Answer (D) by elimination.

Ok, I did it simply in the head...here it is

x = 10 : (sum of 5 even no.+ sum of 5 odd no.)=(even+odd)=odd number over all.
y = 4 : (sum of 2 even no.+sum of 2 odd no.)=(even+even)=even number over all.

Hope this helps!

Hi Bunuel,
Could you please explain why we're only dealing with n=even here? Also I'm unable to understand the part "As for odd terms: their sum is even if their number is even (so total # of terms is multiple of 4) and their sum is odd if their number is odd (so total number of terms is even but not a multiple of 4);". Can you please clarify? Thanks

your approach is correct but have made mistake in the case of n=4. If you have 4 terms in the consecutive sequence, sum will always be even

\(n/2 *[2*a + (n-1)d]\)

since n=4 & d = 1, the expression reduces to:

\(2 * [2*a + 3]\)

which is always even

Consider the following scenario :

x=7, y=9

6,7,8,9,10,11,12 are 7 consecutive terms with sum (a) =63

3,4,5,6,7,8,9,10,11 are 9 consecutive term with sum (b) = 63

Thus, a=b and option C is correct.

Hi All,

We're told that A is the sum of X CONSECUTIVE positive integers and B is the sum of Y CONSECUTIVE positive integers. We're asked for which of the following values of X and Y is it IMPOSSIBLE that A = B. This question is based on a subtle Number Property rule (and if you know the rule, then the question becomes a whole lot easier). You can certainly TEST THE ANSWERS to prove what's possible and what's not:

Answer A: If X = 2 and Y = 6 you could have

A = 10 + 11 = 21
B = 1 + 2 + 3 + 4 + 5 + 6 = 21

In this example, A EQUALS B, so this is not the answer we're looking for.

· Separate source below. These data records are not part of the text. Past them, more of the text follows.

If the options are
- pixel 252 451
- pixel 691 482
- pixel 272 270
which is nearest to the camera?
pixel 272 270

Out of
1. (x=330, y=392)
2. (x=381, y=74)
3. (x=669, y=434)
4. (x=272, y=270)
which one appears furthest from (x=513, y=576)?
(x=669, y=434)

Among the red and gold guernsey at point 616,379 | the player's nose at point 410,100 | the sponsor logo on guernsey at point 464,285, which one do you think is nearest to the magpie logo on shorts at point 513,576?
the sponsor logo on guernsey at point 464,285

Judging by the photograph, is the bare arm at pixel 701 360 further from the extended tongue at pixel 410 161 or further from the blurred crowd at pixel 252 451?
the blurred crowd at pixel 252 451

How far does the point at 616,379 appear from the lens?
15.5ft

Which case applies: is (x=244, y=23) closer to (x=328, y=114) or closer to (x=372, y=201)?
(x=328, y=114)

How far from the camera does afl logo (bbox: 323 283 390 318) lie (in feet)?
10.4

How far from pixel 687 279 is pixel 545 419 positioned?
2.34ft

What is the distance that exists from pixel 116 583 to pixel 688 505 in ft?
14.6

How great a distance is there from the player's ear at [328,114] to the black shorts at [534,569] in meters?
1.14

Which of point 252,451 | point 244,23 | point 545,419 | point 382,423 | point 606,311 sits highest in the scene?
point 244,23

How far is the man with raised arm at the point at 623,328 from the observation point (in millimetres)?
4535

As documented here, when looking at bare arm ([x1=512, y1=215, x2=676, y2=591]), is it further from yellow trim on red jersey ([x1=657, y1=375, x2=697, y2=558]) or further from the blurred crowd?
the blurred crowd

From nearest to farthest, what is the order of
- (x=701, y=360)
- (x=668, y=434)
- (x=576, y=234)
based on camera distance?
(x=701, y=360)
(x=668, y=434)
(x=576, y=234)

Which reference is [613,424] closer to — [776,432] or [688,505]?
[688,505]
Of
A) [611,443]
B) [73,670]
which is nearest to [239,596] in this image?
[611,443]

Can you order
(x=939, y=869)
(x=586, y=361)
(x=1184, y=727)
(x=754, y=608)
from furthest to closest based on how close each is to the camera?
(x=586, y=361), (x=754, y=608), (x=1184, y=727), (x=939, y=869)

Answer B: If X = 3 and Y = 6 you could have

A = 6 + 7 + 8 = 21
B = 1 + 2 + 3 + 4 + 5 + 6 = 21

In this example, A EQUALS B, so this is not the answer we're looking for.

You could continue with this method to figure out which of the other 3 answers are possible and which is not.

With the following Number Property though, you'll be able to quickly solve this problem:

Take a look at answer D....

X = 10 and Y = 4

The sum of 10 consecutive positive integers will ALWAYS be ODD... since there are 5 ODD numbers (try it and you'll see).
The sum of 4 consecutive positive integers will ALWAYS be EVEN... since there 2 ODD numbers (again, try it and you'll see)

So, A can NEVER EQUAL B in this circumstance.

Final Answer:

GMAT assassins aren't born, they're made,
Rich

How did you eliminate option B with this method? Sum of 3 consecutive integers is even and 6 consecutive integers is odd?